# [EXERCISES TO COMPLETE]
(1) Write out a passage from the piece on the Leveson Inquiry, beginning at the words "And maybe it" and stopping after the words "up to date.".
(2) In the piece on the Leveson Inquiry, how many men with cameras chased Sienna Miller down the road at nighttime?
---------- SELECTED EXTRACT
As someone scandalised by the despicable phone hacking practices of our gutter press long before the story broke about the hacking of Millie Dowler’s voice mail messages, I thought the Leveson Inquiry wouldn’t be telling me anything new.

And maybe it hasn’t. But what it has done has confirmed and compounded how profoundly scurrilous the actions of the tabloid press have been.  When it came to getting the “story” no behaviour, and I mean no behaviour, was off-limits. If you haven’t been listening to the proceedings, let me bring you up to date.

From Millie Dowler’s parents and their heart-breaking testimony of private moments grieving for their daughter were splashed across the front page.  How they were given false hope when messages from Millie’s phone had been deleted.

From Hugh Grant debunking that tired tabloid myth that film publicists need the oxygen of tabloid publicity.

From Steve Coogan about the lies written about him during a friend’s very painful episode. (Owen Wilson’s alleged suicide attempt) and how it was better to say nothing so as not to give the story “legs”.

Sienna Miller as a 21 old year old girl being chased down the road at nighttime by 10 to 15 men with cameras and other cameramen spitting at her to get the reaction shot. Of having a terminally ill child photoshopped out of a picture so the tabloid could make up a story about her being drunk and abusive.
--------------------
---------- EXTRACTED RECORDS
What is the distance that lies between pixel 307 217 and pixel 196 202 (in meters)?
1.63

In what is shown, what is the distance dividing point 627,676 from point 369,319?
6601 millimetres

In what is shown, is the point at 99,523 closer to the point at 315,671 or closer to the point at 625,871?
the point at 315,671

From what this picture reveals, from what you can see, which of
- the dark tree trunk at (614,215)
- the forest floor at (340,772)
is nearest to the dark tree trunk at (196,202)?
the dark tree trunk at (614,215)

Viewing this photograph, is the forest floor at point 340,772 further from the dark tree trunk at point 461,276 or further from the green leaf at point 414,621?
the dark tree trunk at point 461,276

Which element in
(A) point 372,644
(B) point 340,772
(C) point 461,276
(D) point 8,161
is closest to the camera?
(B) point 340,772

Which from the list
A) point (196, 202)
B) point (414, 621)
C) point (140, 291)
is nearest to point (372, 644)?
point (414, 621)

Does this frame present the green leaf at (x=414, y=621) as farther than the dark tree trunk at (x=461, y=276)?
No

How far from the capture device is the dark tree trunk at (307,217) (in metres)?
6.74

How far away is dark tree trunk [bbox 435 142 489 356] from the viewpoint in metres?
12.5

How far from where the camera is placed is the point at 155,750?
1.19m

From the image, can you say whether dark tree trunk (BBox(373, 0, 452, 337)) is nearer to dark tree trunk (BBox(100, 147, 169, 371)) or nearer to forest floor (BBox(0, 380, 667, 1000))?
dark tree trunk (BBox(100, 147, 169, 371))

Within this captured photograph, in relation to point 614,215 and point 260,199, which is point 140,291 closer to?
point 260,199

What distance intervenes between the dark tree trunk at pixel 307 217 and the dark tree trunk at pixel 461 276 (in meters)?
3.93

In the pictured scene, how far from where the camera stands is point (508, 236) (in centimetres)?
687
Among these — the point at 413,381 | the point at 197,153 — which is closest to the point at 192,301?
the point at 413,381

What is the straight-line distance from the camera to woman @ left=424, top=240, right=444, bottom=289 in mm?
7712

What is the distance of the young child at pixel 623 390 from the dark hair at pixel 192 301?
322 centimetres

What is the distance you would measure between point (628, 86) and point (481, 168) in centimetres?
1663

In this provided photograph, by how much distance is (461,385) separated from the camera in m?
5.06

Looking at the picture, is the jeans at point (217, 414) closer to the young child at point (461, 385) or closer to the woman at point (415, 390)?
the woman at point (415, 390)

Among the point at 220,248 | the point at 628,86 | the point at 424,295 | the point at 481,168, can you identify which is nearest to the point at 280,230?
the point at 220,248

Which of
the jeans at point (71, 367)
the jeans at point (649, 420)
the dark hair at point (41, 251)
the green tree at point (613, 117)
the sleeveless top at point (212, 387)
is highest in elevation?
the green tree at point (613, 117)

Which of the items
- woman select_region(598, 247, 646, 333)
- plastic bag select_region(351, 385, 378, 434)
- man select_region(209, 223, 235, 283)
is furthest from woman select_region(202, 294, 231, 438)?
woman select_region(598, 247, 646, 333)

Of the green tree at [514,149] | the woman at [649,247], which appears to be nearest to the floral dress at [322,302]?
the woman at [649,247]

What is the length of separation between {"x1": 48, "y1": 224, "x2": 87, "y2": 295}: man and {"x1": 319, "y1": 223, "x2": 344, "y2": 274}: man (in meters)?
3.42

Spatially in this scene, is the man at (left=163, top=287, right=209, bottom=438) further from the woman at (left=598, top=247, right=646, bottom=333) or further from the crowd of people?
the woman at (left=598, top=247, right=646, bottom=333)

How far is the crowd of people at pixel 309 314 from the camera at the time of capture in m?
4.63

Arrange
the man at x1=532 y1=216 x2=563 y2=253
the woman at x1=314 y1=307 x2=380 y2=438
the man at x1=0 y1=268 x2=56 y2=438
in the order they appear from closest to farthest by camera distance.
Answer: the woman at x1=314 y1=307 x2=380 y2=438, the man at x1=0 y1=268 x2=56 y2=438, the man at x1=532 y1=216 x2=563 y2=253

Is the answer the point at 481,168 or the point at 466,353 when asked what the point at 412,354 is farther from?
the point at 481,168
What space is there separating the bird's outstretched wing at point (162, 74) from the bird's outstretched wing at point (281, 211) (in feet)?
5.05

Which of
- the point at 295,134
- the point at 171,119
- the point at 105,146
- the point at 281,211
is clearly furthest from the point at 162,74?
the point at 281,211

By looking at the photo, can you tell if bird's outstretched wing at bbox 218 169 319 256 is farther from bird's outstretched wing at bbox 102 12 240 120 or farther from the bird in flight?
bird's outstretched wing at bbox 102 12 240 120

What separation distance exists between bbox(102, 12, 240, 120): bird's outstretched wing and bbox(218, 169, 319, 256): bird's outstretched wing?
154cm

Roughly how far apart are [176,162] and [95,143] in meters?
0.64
--------------------
# [RESPONSES FOR EACH TASK]
(1)
And maybe it hasn’t. But what it has done has confirmed and compounded how profoundly scurrilous the actions of the tabloid press have been.  When it came to getting the “story” no behaviour, and I mean no behaviour, was off-limits. If you haven’t been listening to the proceedings, let me bring you up to date.

(2) 10 to 15 men.